:: Source data ::
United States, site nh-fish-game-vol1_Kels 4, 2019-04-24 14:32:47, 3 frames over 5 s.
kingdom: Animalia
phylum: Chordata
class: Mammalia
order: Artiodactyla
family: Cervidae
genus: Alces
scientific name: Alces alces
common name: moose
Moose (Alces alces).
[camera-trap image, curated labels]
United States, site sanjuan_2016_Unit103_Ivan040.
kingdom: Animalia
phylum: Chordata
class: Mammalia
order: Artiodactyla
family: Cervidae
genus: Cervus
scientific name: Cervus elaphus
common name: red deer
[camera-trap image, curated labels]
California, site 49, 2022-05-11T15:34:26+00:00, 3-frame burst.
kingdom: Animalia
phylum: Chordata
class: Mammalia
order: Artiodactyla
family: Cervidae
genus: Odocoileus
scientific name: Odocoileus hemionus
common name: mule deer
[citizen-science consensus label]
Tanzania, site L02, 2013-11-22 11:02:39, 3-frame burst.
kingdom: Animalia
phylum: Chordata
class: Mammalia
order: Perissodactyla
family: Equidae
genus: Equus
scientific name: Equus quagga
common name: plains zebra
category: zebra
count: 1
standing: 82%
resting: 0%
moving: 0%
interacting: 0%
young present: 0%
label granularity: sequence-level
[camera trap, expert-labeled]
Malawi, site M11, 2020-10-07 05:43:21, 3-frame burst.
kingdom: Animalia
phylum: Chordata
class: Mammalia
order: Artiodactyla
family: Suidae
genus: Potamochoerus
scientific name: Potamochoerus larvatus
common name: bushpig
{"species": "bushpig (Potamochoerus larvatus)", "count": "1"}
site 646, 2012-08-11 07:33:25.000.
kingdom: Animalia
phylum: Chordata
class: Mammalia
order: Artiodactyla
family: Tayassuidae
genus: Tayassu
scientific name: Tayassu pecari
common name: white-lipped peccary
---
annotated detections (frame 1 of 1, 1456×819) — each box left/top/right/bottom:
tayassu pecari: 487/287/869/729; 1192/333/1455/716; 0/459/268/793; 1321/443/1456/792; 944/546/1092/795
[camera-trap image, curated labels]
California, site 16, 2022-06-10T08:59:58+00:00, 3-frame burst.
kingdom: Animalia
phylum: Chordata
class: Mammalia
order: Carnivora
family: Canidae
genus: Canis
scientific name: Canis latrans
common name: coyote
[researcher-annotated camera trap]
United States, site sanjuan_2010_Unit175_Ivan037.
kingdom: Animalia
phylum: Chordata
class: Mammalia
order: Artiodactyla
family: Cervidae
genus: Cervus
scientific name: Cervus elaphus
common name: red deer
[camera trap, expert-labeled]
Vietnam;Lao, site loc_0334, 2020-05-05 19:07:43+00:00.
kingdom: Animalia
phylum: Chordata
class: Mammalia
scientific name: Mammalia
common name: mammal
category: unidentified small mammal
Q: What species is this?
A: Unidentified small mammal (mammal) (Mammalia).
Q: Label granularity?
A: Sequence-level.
:::
§ Aim of the task
Exactly and only the lines from the one containing "family: Equidae" to the end of the entries above are to be written out.

§ Solution for this task
family: Equidae
genus: Equus
scientific name: Equus quagga
common name: plains zebra
category: zebra
count: 1
standing: 82%
resting: 0%
moving: 0%
interacting: 0%
young present: 0%
label granularity: sequence-level
[camera trap, expert-labeled]
Malawi, site M11, 2020-10-07 05:43:21, 3-frame burst.
kingdom: Animalia
phylum: Chordata
class: Mammalia
order: Artiodactyla
family: Suidae
genus: Potamochoerus
scientific name: Potamochoerus larvatus
common name: bushpig
{"species": "bushpig (Potamochoerus larvatus)", "count": "1"}
site 646, 2012-08-11 07:33:25.000.
kingdom: Animalia
phylum: Chordata
class: Mammalia
order: Artiodactyla
family: Tayassuidae
genus: Tayassu
scientific name: Tayassu pecari
common name: white-lipped peccary
---
annotated detections (frame 1 of 1, 1456×819) — each box left/top/right/bottom:
tayassu pecari: 487/287/869/729; 1192/333/1455/716; 0/459/268/793; 1321/443/1456/792; 944/546/1092/795
[camera-trap image, curated labels]
California, site 16, 2022-06-10T08:59:58+00:00, 3-frame burst.
kingdom: Animalia
phylum: Chordata
class: Mammalia
order: Carnivora
family: Canidae
genus: Canis
scientific name: Canis latrans
common name: coyote
[researcher-annotated camera trap]
United States, site sanjuan_2010_Unit175_Ivan037.
kingdom: Animalia
phylum: Chordata
class: Mammalia
order: Artiodactyla
family: Cervidae
genus: Cervus
scientific name: Cervus elaphus
common name: red deer
[camera trap, expert-labeled]
Vietnam;Lao, site loc_0334, 2020-05-05 19:07:43+00:00.
kingdom: Animalia
phylum: Chordata
class: Mammalia
scientific name: Mammalia
common name: mammal
category: unidentified small mammal
Q: What species is this?
A: Unidentified small mammal (mammal) (Mammalia).
Q: Label granularity?
A: Sequence-level.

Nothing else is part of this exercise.